光源类型:
directional lighting
point lights, which radiate uniform light from their centers,
spot lights, which are directional but not uniform across all objects.
DX11中实现光照比较简单,不像DX9中有D3DLight9等表示光照的特定类型,在DX11中表现光照效果,就是在Pixel Shader中,根据光源参数计算出特定的颜色值然后输出。
// Pixel Shader,Lambert光照模型例子, vLightDir记录光照方向,vLightColor记录光源颜色
float4 PS( PS_INPUT input) : SV_Target
{
float4 finalColor = 0;
for(int i=0; i<2; i++)
{
//两个光源的光照值叠加
//saturate(HLSL函数)的作用是使值限定在【,1】之间
finalColor += saturate( dot( (float3)vLightDir[i],input.Norm) * vLightColor[i] );
}
return finalColor;
}
计算光照,需要顶点的法线信息,所以顶点的输入结构中至少包含Position和Normal数据,
D3D11_INPUT_ELEMENT_DESC layout[] =
{
{ "POSITION", 0, DXGI_FORMAT_R32G32B32_FLOAT, 0, 0, D3D11_INPUT_PER_VERTEX_DATA, 0 },
{ "NORMAL", 0, DXGI_FORMAT_R32G32B32_FLOAT, 0, 12, D3D11_INPUT_PER_VERTEX_DATA, 0 },
};
我们可以看到ID3D11DeviceContext对象的一些成员函数的命名是比较有规律的,如前两个大写字母代表了对应函数作用的阶段,eg:IA*表示作用于Input-Assembler Stage的函数。

记录列表:
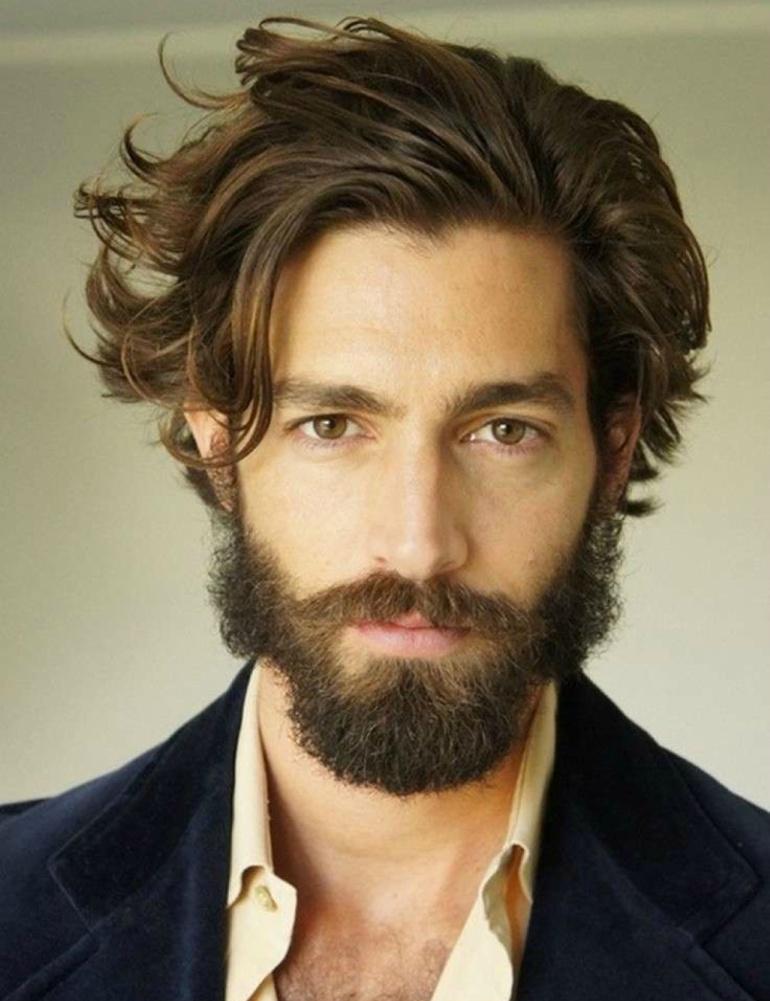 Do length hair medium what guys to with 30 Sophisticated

* * *

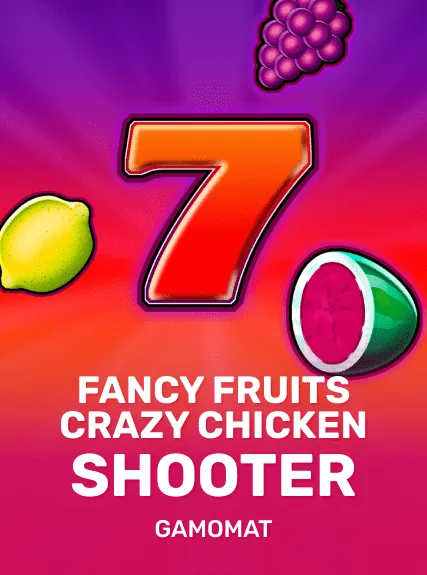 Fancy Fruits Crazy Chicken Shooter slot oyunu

任务 A:
请把DX11光照原文中从“DX11中实现光照比较简单,不像DX9中”一直到“i=0; i<2; i++)”的这一段原样重复一遍。
任务 B:
请根据DX11光照原文回答下列问题:
(i) 在DX11中,光照效果是在哪个着色器里根据光源参数算出颜色值并输出的?
(ii) 计算光照时,顶点的输入结构中至少要包含哪两种数据?
(iii) 以IA开头的ID3D11DeviceContext成员函数作用于哪个阶段?
这些记录与DX11光照原文并无关联。

参考答案 A:
DX11中实现光照比较简单,不像DX9中有D3DLight9等表示光照的特定类型,在DX11中表现光照效果,就是在Pixel Shader中,根据光源参数计算出特定的颜色值然后输出。
// Pixel Shader,Lambert光照模型例子, vLightDir记录光照方向,vLightColor记录光源颜色
float4 PS( PS_INPUT input) : SV_Target
{
float4 finalColor = 0;
for(int i=0; i<2; i++)

参考答案 B:
(i) 在Pixel Shader中。
(ii) Position和Normal数据。
(iii) Input-Assembler Stage。